■ **TEXT EXTRACT**
----------
ITEM 2(a).NAME OF PERSONS FILING

 

This joint statement on Schedule 13G is being filed by Davis Partnership, L.P., a Delaware limited partnership (the “Fund”), Davis Asset Management, L.P., a Delaware limited partnership and the sole general partner of the Fund (the “General Partner”), Davis Capital Partners, LLC, a Delaware limited liability company and the sole general partner of the General Partner (the “Ultimate GP”), and Lansing A. Davis, the managing member of the Ultimate GP (together with the Fund, the General Partner and the Ultimate GP, the “Reporting Persons”).

 

The Reporting Persons have entered into an Amended and Restated Joint Filing Agreement, a copy of which is filed as Exhibit 2 to this Schedule 13G, pursuant to which they have agreed to file this Schedule 13G jointly in accordance with Rule 13d-1(k) under the Securities Exchange Act of 1934, as amended.

 

ITEM 2(b).ADDRESS OF PRINCIPAL BUSINESS OFFICE

 

The business address of each of the Reporting Persons is 3 Harbor Drive, Suite 301, Sausalito, CA 94965.
----------
■ **ACTIONS TO TAKE**
**a)** According to the Schedule 13G filing extract, which entity is the sole general partner of the Fund?
**b)** Resume the Schedule 13G filing extract after its final sentence.

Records
----------
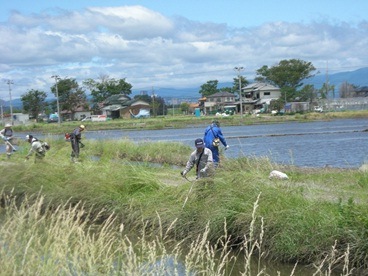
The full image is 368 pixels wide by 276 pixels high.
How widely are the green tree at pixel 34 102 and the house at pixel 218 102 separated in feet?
95.9

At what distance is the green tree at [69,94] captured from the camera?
9025cm

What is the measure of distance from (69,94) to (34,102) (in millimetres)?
8630

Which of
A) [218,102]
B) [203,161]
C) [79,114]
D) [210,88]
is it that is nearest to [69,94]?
[79,114]

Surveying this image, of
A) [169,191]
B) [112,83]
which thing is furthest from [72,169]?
[112,83]

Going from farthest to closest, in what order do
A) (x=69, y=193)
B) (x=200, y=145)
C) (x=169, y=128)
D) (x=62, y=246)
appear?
(x=169, y=128) → (x=69, y=193) → (x=200, y=145) → (x=62, y=246)

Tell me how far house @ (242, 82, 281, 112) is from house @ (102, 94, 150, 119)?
1753 cm

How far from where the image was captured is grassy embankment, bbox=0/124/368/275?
7895 millimetres

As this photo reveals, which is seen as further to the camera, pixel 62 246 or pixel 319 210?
pixel 319 210

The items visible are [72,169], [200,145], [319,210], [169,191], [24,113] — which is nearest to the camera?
[319,210]

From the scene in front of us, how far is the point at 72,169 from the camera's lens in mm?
14664

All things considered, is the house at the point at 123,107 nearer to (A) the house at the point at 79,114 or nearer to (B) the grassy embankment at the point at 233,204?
(A) the house at the point at 79,114

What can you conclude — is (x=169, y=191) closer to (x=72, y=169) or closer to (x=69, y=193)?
(x=69, y=193)

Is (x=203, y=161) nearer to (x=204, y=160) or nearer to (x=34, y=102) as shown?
(x=204, y=160)

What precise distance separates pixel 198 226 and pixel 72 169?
6175mm
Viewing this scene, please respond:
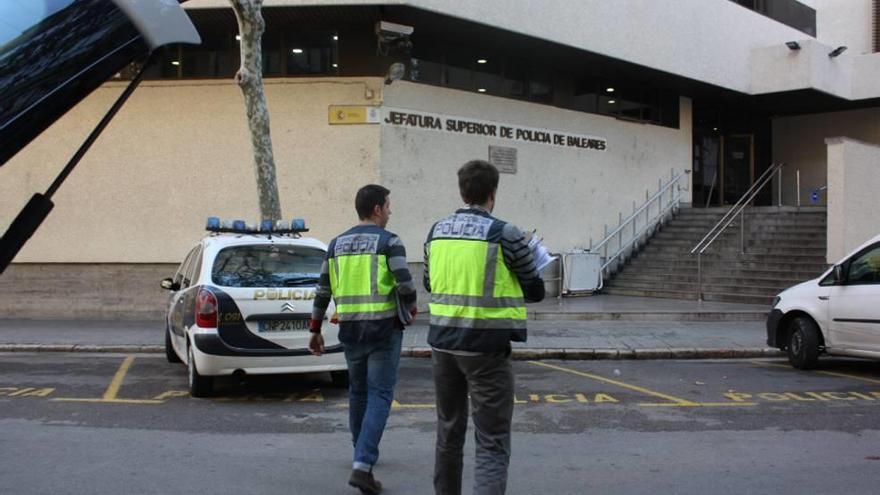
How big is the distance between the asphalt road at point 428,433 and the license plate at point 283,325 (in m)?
Answer: 0.74

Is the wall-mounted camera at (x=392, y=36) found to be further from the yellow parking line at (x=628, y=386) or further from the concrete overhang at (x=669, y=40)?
the yellow parking line at (x=628, y=386)

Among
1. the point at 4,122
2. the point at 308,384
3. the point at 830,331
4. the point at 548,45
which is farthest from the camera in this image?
the point at 548,45

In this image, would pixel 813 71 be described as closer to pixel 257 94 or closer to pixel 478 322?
pixel 257 94

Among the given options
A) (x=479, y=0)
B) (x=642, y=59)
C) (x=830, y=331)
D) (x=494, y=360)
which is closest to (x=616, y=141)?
(x=642, y=59)

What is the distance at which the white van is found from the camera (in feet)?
29.0

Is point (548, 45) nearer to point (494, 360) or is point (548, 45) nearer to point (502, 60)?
point (502, 60)

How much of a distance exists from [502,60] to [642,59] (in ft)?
11.2

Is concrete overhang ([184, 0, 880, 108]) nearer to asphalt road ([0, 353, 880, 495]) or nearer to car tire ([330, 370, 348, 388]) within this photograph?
car tire ([330, 370, 348, 388])

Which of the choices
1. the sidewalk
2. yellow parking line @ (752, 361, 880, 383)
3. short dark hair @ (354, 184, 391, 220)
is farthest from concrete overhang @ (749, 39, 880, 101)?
short dark hair @ (354, 184, 391, 220)

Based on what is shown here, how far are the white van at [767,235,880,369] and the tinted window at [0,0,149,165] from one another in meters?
8.71

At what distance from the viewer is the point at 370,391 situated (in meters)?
4.94

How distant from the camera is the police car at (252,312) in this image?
7387mm

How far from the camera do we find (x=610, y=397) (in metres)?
7.94

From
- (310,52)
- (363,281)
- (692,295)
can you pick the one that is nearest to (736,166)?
(692,295)
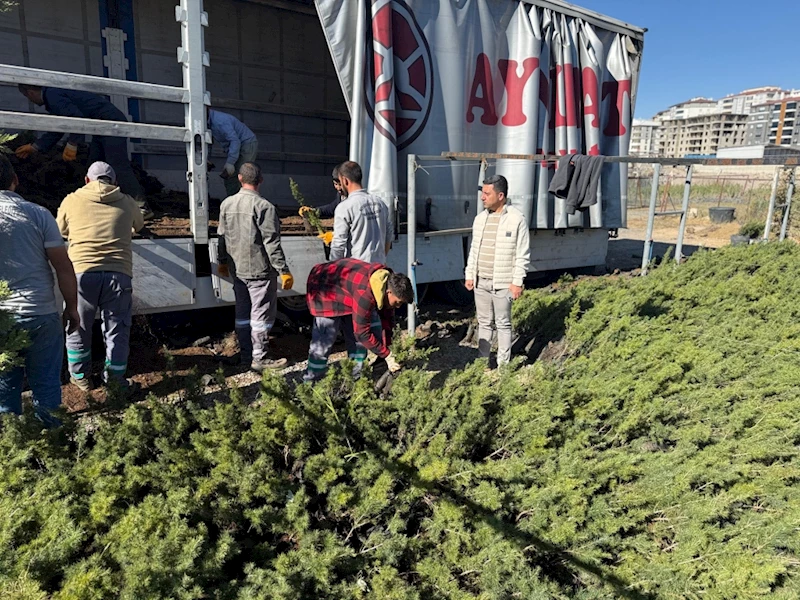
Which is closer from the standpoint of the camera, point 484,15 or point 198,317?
point 198,317

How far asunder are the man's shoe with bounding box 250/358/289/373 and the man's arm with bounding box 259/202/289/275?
754mm

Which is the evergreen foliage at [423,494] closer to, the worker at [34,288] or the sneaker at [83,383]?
the worker at [34,288]

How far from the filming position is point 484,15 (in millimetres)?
5734

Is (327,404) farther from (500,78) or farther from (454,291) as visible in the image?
(500,78)

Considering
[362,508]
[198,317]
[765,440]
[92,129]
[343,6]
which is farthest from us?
[198,317]

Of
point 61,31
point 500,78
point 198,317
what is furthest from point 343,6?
point 61,31

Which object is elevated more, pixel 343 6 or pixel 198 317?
pixel 343 6

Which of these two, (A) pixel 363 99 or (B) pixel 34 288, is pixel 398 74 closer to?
(A) pixel 363 99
----------
■ **RESPONSES FOR EACH TASK**
**a)** Davis Asset Management, L.P., a Delaware limited partnership.

**b)**
ITEM 2(c).CITIZENSHIP

 

The Fund is a Delaware limited partnership; the General Partner is a Delaware limited partnership; the Ultimate GP is a Delaware limited liability company; and Mr. Davis is a citizen of the United States.

 

ITEM 2(d).TITLE OF CLASS OF SECURITIES

 

Common stock, par value $5.00 per share (the “Common Stock”).

 

ITEM 2(e).CUSIP NUMBER

 

843878307

 

ITEM 3.Not Applicable.

 

ITEM 4.OWNERSHIP

 

(a)Amount beneficially owned by each Reporting Person: 797,244 shares of Common Stock.

 

 

   

 

 

CUSIP No. 843878307 Page 7 of 8 Pages

 

(b)Percent of class beneficially owned by each Reporting Person: 9.2%.

 

(c)Number of shares as to which each of the Reporting Persons has (i) the sole power to vote or direct the vote of: 797,244, (ii) the shared power to vote or to direct the vote of: 0, (iii) the sole power to dispose or to direct the disposal of: 797,244, and (iv) the shared power to dispose or to direct the disposal of: 0.

 

The percentages of beneficial ownership reported herein, and on each Reporting Person’s cover page to this Schedule 13G, are based on a total of 8,706,920 shares of Common Stock issued and outstanding as of November 10, 2022, as reported in the quarterly report of the Issuer on Form 10-Q for its fiscal quarter ended September 30, 2022. The amounts and percentages of beneficial ownership reported herein are as of December 31, 2022.

 

ITEM 5.OWNERSHIP OF FIVE PERCENT OR LESS OF A CLASS

 

Not applicable.

 

ITEM 6.OWNERSHIP OF MORE THAN FIVE PERCENT ON BEHALF OF ANOTHER PERSON

 

Not applicable.

 

ITEM 7.IDENTIFICATION AND CLASSIFICATION OF THE SUBSIDIARY WHICH ACQUIRED THE SECURITY BEING REPORTED ON BY THE PARENT HOLDING COMPANY OR CONTROL PERSON

 

Not applicable.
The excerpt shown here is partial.